Kickaha paced back and forth, frowning, running his fingers through his long red hair.

“Red Orc will know, or at least surmise, that we’ve gotten Roulini’s name and address from Kleist. So he’ll warn Roulini, and they’ll have a trap set for us. He may have been arrogant and overconfident before, but he knows now we’re no pushovers. We’ve given him too hard a time. We won’t be able to get near Roulini, and even if we did, I’ll bet we’d find out that he has no more idea of the true identity or location of Red Orc than Kleist.”

“That’s probably true,” Anana said. “So the only thing to do is to force Red Orc to come into the open.”

“I’m thinking the same thing,” he said. “But how do you flush him out?”

Anana exclaimed, “The Beller!”

Kickaha said, “So far, we don’t know where the Beller is, and, much as I hate to think about it, may never.”

“Don’t say that!” she said. “We have to find him!”

Her determination, he knew, did not originate from concern for the inhabitants of Earth. She was terrified only that the Bellers might one day become powerful enough to gate from Earth into other universes, the pocket worlds owned by the Lords. She was concerned only for herself and, of course, for him. Perhaps for Luvah, the wounded brother left behind to guard Wolff’s palace. But she would never be able to sleep easily until she was one hundred percent certain that no Bellers were alive in the one thousand and eight known universes. Nor would Red Orc sleep any more easily.

Kickaha tied Kleist’s hands behind him, tied his feet together, and taped his mouth. Anana could not understand why he didn’t just kill the man. Kickaha explained, as he had done a number of tunes, that he would not do so unless he thought it was necessary. Besides, they were in enough trouble without leaving a corpse behind them.

After removing Kleist’s wallet, he put him in the closet. “He can stay there until tomorrow when the cleaning woman comes in. But I think we’ll move on. Let’s go across the street and eat. We have to put something in our bellies.”

They walked across the street at the corner, and went down half a block to the restaurant. They got a booth by the window, from which he could see the motel.

While they were eating, he told her what his plans were. “A Lord will come as swiftly for a pseudo-Beller as for the real thing, because he won’t know for sure which is which. We make our own Beller and get some publicity, too, and so make sure that Red Orc finds out about it.”

“There’s still a good chance that he won’t come personally,” she said.

“How’s he going to know whether or not the Beller is for real unless he does show?” he said. “Or has the Beller brought to him.”

“But you couldn’t get out then!” she said.

“Maybe I couldn’t get out, but I’m not there yet. We’ve got to play this by ear. I don’t see anything else to do, do you?”

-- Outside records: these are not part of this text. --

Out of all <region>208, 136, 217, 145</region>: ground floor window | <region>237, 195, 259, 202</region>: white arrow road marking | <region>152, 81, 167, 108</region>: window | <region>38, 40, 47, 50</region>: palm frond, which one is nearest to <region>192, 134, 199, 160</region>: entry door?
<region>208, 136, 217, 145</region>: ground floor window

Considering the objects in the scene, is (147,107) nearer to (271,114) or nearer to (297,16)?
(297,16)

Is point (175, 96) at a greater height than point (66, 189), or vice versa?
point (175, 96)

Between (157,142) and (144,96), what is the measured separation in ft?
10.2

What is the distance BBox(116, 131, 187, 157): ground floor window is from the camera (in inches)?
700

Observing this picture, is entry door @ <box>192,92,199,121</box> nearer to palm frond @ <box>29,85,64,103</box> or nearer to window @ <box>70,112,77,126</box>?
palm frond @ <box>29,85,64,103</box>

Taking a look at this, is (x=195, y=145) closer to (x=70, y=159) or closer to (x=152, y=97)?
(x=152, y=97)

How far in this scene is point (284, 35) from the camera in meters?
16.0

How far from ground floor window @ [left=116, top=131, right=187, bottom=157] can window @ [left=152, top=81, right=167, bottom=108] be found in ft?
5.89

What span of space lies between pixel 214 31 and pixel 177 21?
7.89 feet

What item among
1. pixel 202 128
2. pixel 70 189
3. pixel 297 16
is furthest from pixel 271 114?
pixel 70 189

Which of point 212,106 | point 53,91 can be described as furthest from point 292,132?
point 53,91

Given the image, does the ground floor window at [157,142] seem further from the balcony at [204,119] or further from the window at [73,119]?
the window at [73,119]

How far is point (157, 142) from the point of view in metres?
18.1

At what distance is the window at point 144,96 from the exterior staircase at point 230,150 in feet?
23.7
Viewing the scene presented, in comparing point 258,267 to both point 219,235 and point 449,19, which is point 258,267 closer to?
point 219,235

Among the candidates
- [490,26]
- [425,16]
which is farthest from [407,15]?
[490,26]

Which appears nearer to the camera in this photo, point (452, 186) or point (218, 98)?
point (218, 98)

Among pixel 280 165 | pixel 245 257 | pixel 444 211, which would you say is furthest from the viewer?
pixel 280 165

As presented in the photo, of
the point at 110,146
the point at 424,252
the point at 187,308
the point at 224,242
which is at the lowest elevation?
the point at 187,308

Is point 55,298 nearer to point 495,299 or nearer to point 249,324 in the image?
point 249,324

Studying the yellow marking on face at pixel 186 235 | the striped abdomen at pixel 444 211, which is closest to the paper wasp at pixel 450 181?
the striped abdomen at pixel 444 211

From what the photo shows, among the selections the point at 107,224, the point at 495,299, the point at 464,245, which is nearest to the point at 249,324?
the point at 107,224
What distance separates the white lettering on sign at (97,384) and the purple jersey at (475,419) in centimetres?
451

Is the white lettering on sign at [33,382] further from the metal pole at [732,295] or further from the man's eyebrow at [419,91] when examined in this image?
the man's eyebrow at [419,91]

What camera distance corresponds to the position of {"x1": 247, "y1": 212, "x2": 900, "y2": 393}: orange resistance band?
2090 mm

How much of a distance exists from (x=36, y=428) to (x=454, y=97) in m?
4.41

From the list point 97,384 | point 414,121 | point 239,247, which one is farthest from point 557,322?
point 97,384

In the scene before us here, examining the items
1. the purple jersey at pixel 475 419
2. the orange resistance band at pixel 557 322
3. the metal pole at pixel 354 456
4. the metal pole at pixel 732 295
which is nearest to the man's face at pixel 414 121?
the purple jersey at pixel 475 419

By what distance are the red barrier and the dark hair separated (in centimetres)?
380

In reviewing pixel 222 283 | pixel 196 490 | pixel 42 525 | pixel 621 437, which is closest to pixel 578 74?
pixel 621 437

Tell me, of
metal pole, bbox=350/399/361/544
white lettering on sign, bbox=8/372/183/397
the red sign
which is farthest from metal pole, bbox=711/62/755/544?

They rose, and he stopped at the register to pay their bill. Anana whispered to him to look through the big plate glass window at the motel. A police car was turning into the motel grounds.

Kickaha watched the two policemen get out and look at the license plate on the rear of the Rolls. Then one went into the manager’s office while the other checked out the Rolls. In a moment, the officer and the manager came out, and all three went into the motel room that Anana and Kickaha had just left.